Manager Bruce Bochy elected to pinch hit for Zito in the fifth inning of the Giants' 6-4 win over the Dodgers on Wednesday night, denying his chance to soak in the crowd's appreciation and postponing his ovation until he was announced the winner at the game's conclusion.
[RECAP: Giants 6, Dodgers 4]
"I was frustrated," said Zito, who nearly convinced Bochy to keep him in the game. "But I understand and I definitely stand behind my manager."
Bochy's explanation for pulling Zito was two-fold. The lefty hadn't pitched in 22 days, and despite Zito's argument, there was concern that he was running out of gas as he approached 80 pitches. And after Nick Punto's line drive left Zito with a contusion to his thigh, there was concern that he would tighten up after sitting down.
"That's National League baseball," said Zito, who has pitched seven seasons in each league and wasn't easy to pull on Wednesday. "I just let (Bochy) know, 'This is my game. I'm going to go out there and shut 'em down. I feel good.' He said, 'All right' and walked away and I got my bat. He had second thoughts."
"I guess I could have let him hit," Bochy said afterward. "To be honest, we were thinking about winning the game. He gave us what he were hoping.
"It was pretty much a no-brainer for me."
Zito acknowledged that he was "definitely" disappointed he didn't get his moment with the fans.
"There's not a lot of chances for closure in sports," Zito said after tossing five innings of four-hit ball. "There's never really goodbyes."

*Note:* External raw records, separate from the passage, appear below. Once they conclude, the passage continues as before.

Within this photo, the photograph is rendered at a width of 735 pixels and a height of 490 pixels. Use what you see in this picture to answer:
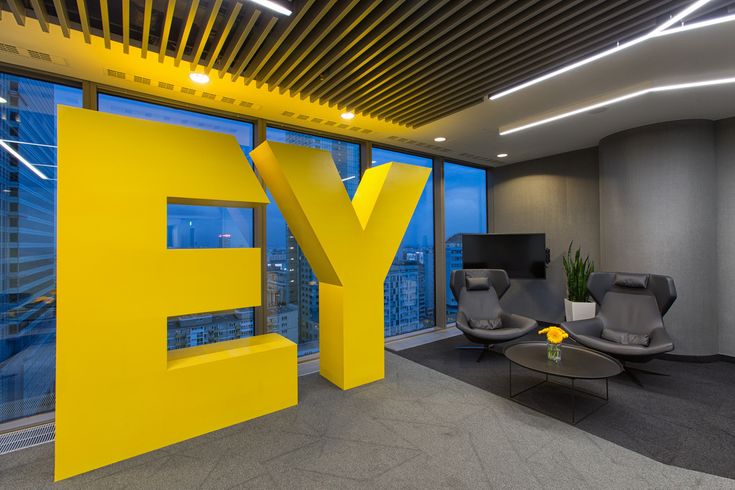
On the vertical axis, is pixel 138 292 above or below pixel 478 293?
above

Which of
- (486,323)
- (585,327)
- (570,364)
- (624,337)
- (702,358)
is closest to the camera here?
(570,364)

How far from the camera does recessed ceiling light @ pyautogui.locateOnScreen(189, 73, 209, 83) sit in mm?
2876

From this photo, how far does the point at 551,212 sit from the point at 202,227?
546cm

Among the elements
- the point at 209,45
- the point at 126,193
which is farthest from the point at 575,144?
the point at 126,193

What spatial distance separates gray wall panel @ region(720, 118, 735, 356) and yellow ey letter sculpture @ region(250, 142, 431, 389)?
149 inches

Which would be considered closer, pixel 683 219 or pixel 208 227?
pixel 208 227

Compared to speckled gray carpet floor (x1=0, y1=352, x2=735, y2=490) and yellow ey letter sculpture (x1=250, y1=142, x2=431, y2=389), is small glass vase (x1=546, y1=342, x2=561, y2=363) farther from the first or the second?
yellow ey letter sculpture (x1=250, y1=142, x2=431, y2=389)

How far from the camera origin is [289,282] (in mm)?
4281


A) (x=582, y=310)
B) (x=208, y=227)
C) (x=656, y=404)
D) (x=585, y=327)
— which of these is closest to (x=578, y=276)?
(x=582, y=310)

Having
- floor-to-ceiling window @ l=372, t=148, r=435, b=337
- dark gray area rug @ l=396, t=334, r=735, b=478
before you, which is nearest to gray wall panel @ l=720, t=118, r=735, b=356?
dark gray area rug @ l=396, t=334, r=735, b=478

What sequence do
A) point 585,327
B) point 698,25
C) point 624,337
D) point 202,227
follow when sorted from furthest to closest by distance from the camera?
point 585,327
point 624,337
point 202,227
point 698,25

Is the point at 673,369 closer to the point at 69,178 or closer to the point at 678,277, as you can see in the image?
the point at 678,277

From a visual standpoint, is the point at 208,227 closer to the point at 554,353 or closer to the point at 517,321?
the point at 554,353

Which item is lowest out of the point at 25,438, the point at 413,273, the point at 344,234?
the point at 25,438
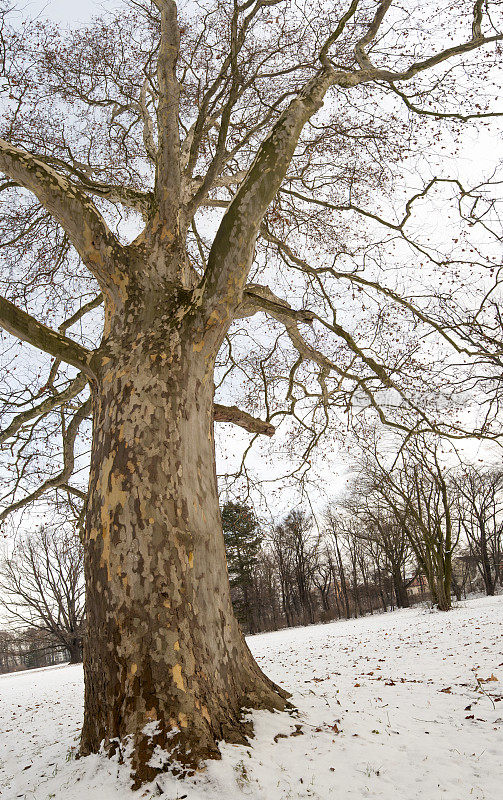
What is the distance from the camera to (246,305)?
4781 mm

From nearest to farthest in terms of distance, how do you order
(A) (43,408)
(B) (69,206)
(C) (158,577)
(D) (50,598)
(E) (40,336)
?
(C) (158,577) < (E) (40,336) < (B) (69,206) < (A) (43,408) < (D) (50,598)

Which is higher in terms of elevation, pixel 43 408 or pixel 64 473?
pixel 43 408

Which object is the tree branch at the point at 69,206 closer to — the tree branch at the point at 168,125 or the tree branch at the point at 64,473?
the tree branch at the point at 168,125

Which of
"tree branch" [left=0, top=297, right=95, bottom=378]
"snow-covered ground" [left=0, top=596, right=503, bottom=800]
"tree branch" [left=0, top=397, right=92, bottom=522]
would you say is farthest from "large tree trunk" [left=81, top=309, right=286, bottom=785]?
"tree branch" [left=0, top=397, right=92, bottom=522]

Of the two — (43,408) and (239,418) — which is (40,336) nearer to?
(239,418)

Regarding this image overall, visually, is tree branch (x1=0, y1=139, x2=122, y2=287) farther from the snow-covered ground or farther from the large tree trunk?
the snow-covered ground

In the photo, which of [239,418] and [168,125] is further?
[239,418]

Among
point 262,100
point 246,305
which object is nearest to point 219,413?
point 246,305

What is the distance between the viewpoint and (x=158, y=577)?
2740mm

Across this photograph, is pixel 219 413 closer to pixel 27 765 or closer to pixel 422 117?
pixel 27 765

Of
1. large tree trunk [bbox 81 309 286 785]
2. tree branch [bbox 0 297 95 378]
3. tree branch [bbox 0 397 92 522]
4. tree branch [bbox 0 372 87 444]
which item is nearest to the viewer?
large tree trunk [bbox 81 309 286 785]

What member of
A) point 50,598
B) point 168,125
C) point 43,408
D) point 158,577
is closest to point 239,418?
point 158,577

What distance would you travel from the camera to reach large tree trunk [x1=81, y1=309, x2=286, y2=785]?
2.55 metres

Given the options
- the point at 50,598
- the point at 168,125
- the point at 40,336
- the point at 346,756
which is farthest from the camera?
the point at 50,598
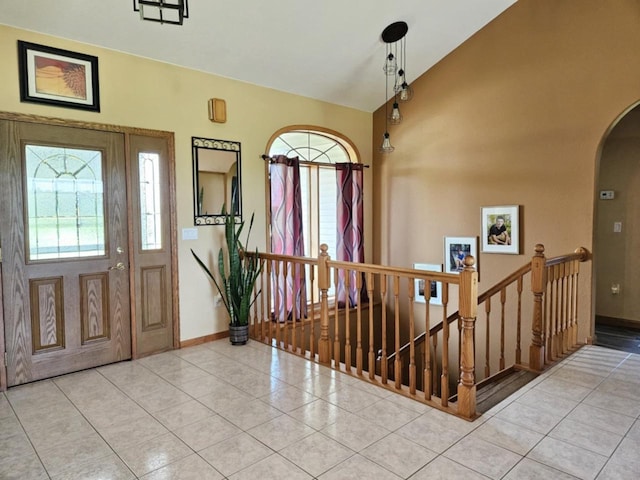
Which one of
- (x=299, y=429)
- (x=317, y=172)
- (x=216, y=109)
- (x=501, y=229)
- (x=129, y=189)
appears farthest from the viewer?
(x=317, y=172)

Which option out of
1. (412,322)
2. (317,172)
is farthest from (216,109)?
(412,322)

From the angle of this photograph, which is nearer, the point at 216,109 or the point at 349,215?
the point at 216,109

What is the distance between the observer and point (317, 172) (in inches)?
211

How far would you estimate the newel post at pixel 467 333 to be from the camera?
2.48m

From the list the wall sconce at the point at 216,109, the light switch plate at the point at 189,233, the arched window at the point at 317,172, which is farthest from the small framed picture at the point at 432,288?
the wall sconce at the point at 216,109

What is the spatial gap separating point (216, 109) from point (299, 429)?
3.16 metres

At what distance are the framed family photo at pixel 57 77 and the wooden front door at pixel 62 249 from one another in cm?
23

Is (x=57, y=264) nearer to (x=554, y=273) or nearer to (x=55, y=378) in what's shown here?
(x=55, y=378)

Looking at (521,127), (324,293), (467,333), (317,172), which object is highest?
(521,127)

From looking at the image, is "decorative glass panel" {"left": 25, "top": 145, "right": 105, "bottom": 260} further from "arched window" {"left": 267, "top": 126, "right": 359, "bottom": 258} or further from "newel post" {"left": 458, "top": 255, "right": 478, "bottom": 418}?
"newel post" {"left": 458, "top": 255, "right": 478, "bottom": 418}

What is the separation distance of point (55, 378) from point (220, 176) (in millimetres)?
2339

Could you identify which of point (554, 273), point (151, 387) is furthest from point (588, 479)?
point (151, 387)

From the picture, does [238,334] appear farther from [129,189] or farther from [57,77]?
[57,77]

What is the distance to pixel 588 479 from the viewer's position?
1976 millimetres
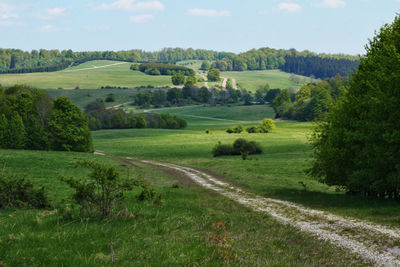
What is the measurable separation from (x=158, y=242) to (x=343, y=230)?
7.55 m

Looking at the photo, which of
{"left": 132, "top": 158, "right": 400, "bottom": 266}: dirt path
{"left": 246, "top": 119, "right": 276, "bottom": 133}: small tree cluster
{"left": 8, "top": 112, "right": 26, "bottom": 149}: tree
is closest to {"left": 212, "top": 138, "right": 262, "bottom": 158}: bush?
{"left": 8, "top": 112, "right": 26, "bottom": 149}: tree

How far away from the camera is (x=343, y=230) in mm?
14562

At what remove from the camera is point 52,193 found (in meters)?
24.0

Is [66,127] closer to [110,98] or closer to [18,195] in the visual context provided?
[18,195]

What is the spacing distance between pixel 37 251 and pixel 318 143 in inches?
964

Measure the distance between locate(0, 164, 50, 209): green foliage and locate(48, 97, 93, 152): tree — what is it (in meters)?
47.5

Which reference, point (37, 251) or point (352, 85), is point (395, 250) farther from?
point (352, 85)

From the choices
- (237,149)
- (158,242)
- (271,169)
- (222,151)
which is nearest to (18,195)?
(158,242)

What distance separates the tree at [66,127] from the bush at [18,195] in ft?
156

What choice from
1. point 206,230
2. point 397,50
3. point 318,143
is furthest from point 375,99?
point 206,230

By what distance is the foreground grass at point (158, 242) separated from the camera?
896 cm

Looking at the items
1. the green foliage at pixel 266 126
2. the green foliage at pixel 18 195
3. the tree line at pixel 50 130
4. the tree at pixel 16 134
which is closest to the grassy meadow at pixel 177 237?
the green foliage at pixel 18 195

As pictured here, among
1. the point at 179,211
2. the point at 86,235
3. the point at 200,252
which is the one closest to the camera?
the point at 200,252

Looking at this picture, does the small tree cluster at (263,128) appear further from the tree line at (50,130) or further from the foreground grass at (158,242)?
the foreground grass at (158,242)
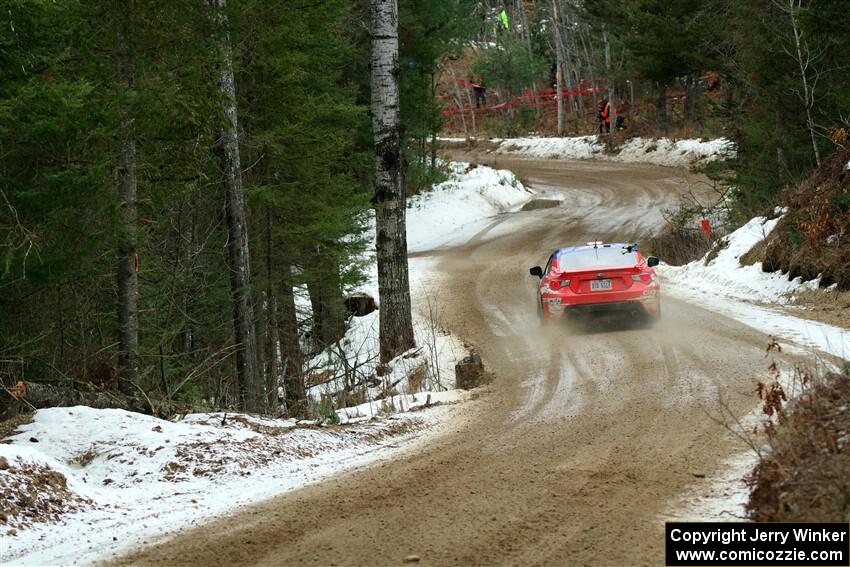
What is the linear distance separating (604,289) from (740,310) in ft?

To change that, Zito hung around the dugout after the game, signing autographs and greeting fans. He was too committed to the start and living in the present to step back and soak in what could be his final moments on AT&T Park's mound, but things began to come into perspective when it was all over.
"I wanted to come out in this last one with my best effort and throw every pitch with the most focus I could," Zito said. "To be able to get this one against the Dodgers and do it at home and come out and see the fans, it was very special."
The 35-year old's tenure with the Giants has been classically up and down. Off the field, he got married, became a Christian and lost both of his parents. On the field, he won key games in the Giants' 2012 World Series run and suffered long spells of ineptitude.
"Overall," Bochy said. "It's been a joy to be with Barry. I couldn't be happier for him right now, to win tonight's game. ... There's not a better competitor."
Despite the joyous partnership with Bochy since they both came to San Francisco in 2007, Zito's future is uncertain. The Giants will likely opt to buy out his 2014 option for $7 million, but that doesn't preclude them from returning him at a discounted price.
"I definitely know I still love pitching," Zito said when asked what comes next. "I still love the game. It's still in my heart. And if I had any doubts, going out there tonight and getting the win was big.
"I'll go into this offseason, take a few weeks off, and see what my heart tells me."